Het onderhavige verzoek van de Okresný súd Dunajská Streda (rechter voor het district Dunajská Streda, Slowakije) om een prejudiciële beslissing biedt het Hof de gelegenheid een aantal sleutelbegrippen van artikel 11 van richtlijn 86/653/EEG ( 2 ) te verduidelijken met betrekking tot de beloning van een handelsagent in een situatie waarin een tussen een principaal en een derde gesloten overeenkomst gedeeltelijk niet is uitgevoerd.

Toepasselijke bepalingen

Unierecht

2.

Artikel 11 van richtlijn 86/653 luidt:

„1.

Het recht op provisie kan slechts vervallen indien en voor zover:

vaststaat dat de overeenkomst tussen de derde en de principaal niet zal worden uitgevoerd en

de niet-uitvoering niet terug te voeren is op omstandigheden die aan de principaal te wijten zijn.

2.

Provisie die de handelsagent reeds heeft ontvangen, wordt terugbetaald als het desbetreffende recht is vervallen.

3.

Van lid 1 mag niet bij overeenkomst worden afgeweken ten nadele van de handelsagent.”

Slowaaks recht

3.

Richtlijn 86/853 is in het recht van de Slowaakse Republiek omgezet bij § 652 en volgende van de Obchodný zákonník nr. 513/1991 (wetboek van koophandel).

4.

§ 652, leden 1 en 5, luidt:

„(1)   Een handelsagentuurovereenkomst is een overeenkomst waarbij een handelsagent zich als handelaar ertoe verbindt voor de principaal activiteiten te verrichten die leiden tot de sluiting van een bepaald type overeenkomsten (‚transacties’), dan wel te onderhandelen over transacties om deze vervolgens in naam en voor rekening van de principaal aan te gaan, en waarbij de principaal zich ertoe verbindt de handelsagent een provisie te betalen.

[…]

(5)   Tenzij in dit hoofdstuk anders is bepaald, zijn op handelsagentuurovereenkomsten de bepalingen inzake bemiddelingsovereenkomsten van toepassing.”

5.

Voorts wordt in § 801 van de Obchodný zákonník (burgerlijk wetboek) (zákon č. 40/1964 Zb.) bepaald:

„(1)   De verzekering eindigt wanneer de premie voor het eerste verzekeringstijdvak of de eenmalige premie niet is betaald binnen een termijn van drie maanden vanaf het tijdstip waarop deze premie opeisbaar is geworden.

(2)   De verzekering eindigt wanneer de premie voor het volgende verzekeringstijdvak niet is betaald binnen een termijn van een maand vanaf de datum waarop de verzekeraar de verzekeringnemer een aanmaning tot betaling heeft doen toekomen, indien de premie niet voor die datum is betaald. […]”

Feiten, procedure en prejudiciële vragen

6.

Op 13 maart 2012 hebben ERGO Poist’ovňa, a.s., een verzekeringsmaatschappij, en Alžbeta Barlíková, respectievelijk verzoekster en verweerster in het hoofdgeding, een overeenkomst gesloten met als titel „Bemiddelingsovereenkomst met een verbonden financiële agent” (hierna: „overeenkomst”).

7.

In de overeenkomst was bepaald dat Barlíková als verbonden financiële agent verzekeringsbemiddelingsactiviteiten diende te verrichten voor ERGO. „Bemiddeling” in de zin van de overeenkomst bestond in het uitbrengen van offertes voor het sluiten van een verzekeringsovereenkomst met een derde (hierna: „klant”), het sluiten van een verzekeringsovereenkomst met de klant en andere activiteiten die moesten leiden tot het sluiten van een dergelijke verzekeringsovereenkomst.
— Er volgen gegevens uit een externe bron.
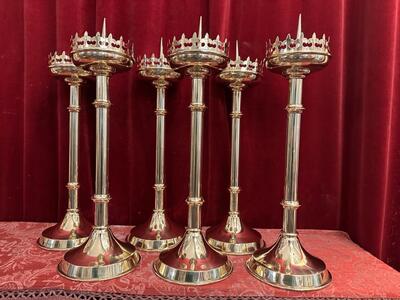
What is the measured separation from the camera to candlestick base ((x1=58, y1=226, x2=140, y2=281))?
0.74m

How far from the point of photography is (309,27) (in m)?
1.06

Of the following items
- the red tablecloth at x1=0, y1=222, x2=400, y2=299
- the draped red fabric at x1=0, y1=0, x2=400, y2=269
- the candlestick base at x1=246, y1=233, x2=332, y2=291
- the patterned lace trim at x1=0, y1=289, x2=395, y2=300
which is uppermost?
the draped red fabric at x1=0, y1=0, x2=400, y2=269

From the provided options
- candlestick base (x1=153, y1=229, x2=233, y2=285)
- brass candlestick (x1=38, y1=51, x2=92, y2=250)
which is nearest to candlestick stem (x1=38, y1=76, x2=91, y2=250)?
brass candlestick (x1=38, y1=51, x2=92, y2=250)

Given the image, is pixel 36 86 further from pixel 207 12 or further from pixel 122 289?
pixel 122 289

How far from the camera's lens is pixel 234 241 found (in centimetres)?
A: 93

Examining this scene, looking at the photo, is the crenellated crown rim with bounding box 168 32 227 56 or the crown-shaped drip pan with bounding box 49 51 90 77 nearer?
the crenellated crown rim with bounding box 168 32 227 56

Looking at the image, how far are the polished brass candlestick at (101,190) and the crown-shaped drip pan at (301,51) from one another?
36 centimetres

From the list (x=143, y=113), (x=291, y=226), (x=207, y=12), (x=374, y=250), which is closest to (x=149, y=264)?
(x=291, y=226)

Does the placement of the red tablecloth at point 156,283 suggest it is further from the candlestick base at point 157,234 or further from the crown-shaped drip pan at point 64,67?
the crown-shaped drip pan at point 64,67

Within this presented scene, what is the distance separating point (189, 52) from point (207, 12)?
45 cm

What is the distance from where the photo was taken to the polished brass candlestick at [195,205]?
0.71 meters

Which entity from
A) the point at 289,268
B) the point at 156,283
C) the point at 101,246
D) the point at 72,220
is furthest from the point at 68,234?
the point at 289,268

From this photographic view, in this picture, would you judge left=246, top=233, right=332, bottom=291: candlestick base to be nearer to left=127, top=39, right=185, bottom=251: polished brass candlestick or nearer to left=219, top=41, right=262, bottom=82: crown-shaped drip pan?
left=127, top=39, right=185, bottom=251: polished brass candlestick

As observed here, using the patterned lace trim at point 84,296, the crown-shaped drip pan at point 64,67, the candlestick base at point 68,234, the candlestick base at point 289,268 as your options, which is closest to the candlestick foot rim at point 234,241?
the candlestick base at point 289,268
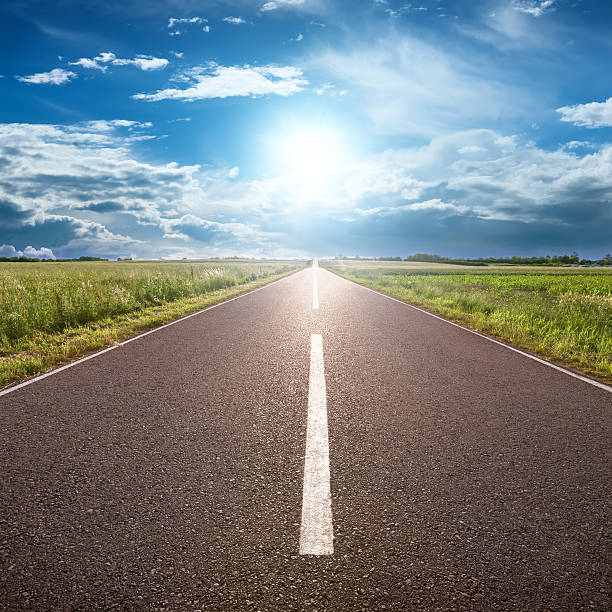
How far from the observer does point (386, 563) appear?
223 cm

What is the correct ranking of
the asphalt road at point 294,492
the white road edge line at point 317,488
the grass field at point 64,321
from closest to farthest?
1. the asphalt road at point 294,492
2. the white road edge line at point 317,488
3. the grass field at point 64,321

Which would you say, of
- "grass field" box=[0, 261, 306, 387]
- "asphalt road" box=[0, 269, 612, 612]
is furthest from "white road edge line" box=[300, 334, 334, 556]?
"grass field" box=[0, 261, 306, 387]

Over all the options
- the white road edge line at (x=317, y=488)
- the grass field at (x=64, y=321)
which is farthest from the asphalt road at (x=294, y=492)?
the grass field at (x=64, y=321)

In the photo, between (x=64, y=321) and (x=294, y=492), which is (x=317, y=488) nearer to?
(x=294, y=492)

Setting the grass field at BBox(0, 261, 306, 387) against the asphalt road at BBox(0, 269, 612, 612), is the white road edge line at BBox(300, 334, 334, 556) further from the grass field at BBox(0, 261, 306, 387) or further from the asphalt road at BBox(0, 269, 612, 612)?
the grass field at BBox(0, 261, 306, 387)

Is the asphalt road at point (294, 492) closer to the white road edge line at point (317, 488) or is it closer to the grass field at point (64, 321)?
the white road edge line at point (317, 488)

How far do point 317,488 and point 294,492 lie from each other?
16 cm

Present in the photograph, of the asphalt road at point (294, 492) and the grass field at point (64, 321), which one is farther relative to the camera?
the grass field at point (64, 321)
Barlíková was gemachtigd om namens ERGO verzekeringsovereenkomsten te sluiten en te ondertekenen.

8.

De overeenkomst bepaalde verder dat de bemiddeling als geslaagd werd beschouwd indien de klant de overeengekomen verzekeringspremie betaalde. Barlíková diende tevens actief op zoek te gaan naar klanten, onderzoeken te verrichten en informatie te verstrekken aan de klanten.

9.

Barlíková had recht op een provisie voor het sluiten van nieuwe verzekeringsovereenkomsten, die bestond in een bepaald percentage van het premiebedrag of van de jaarpremie voor een dergelijke overeenkomst. Deze provisie diende vooraf – te weten op de dag waarop een nieuwe verzekeringsovereenkomst werd gesloten – aan Barlíková te worden betaald, op voorwaarde dat de verzekeringsovereenkomst in kwestie in stand bleef en de klant de premie gedurende een nader bepaalde periode van drie of vijf jaar betaalde. Indien de premie voor de eerste maand niet werd betaald, verviel het recht op provisie voor de verzekeringsovereenkomst in kwestie. Indien de klant de premie, om welke reden dan ook, na drie maanden niet meer betaalde, werd de provisie pro rata verminderd.

10.

Barlíková heeft bij ERGO verschillende klanten aangebracht die met deze verzekeringsmaatschappij een verzekeringsovereenkomst hebben gesloten. Op basis daarvan werd haar vooraf provisie betaald. Toen een aantal klanten de overeengekomen premie drie tot zes maanden na het sluiten van de verzekeringsovereenkomst niet meer betaalde, eindigden de desbetreffende overeenkomsten van rechtswege, nadat ERGO de klanten vergeefs had aangemaand tot betaling. Sommige klanten hadden de betaling van de premies gestaakt omdat zij „niet langer vertrouwen hadden” in verzoekster.

11.

Nadat de verzekeringsovereenkomsten aldus waren geëindigd, vorderde ERGO op grond van de bovengenoemde bepalingen van Barlíková een bedrag van 11421,42 EUR wegens annulering. Barlíková betaalde dit bedrag echter niet en daarom legde ERGO de zaak voor aan de rechter.

12.

Barlíková stelt in haar memorie dat de verzekeringsovereenkomsten in kwestie zijn geëindigd door ERGO’s schuld. Volgens haar heeft verzoekster de klanten onredelijk behandeld. Zij benadrukt dat ERGO hun veel vragen heeft gesteld, zelfs nadat de overeenkomst was gesloten, en hun herinneringen heeft gestuurd hoewel de premie was betaald. Hierdoor hebben de klanten hun vertrouwen in ERGO als verzekeraar verloren en hebben zij de betaling van de premies gestaakt. Klanten hebben zich in die zin uitgelaten in brieven die zij ERGO hebben doen toekomen.

13.

De verwijzende rechter wenst te vernemen of een handelsagent op grond van artikel 11 van richtlijn 86/653 het recht heeft om reeds betaalde provisie te behouden in een geval als het onderhavige.

14.

In het kader van deze procedure heeft de Okresný súd Dunajská Streda het Hof bij beslissing van 23 november 2015, ingekomen bij het Hof op 27 januari 2016, verzocht om een prejudiciële beslissing over de volgende vragen:

„1)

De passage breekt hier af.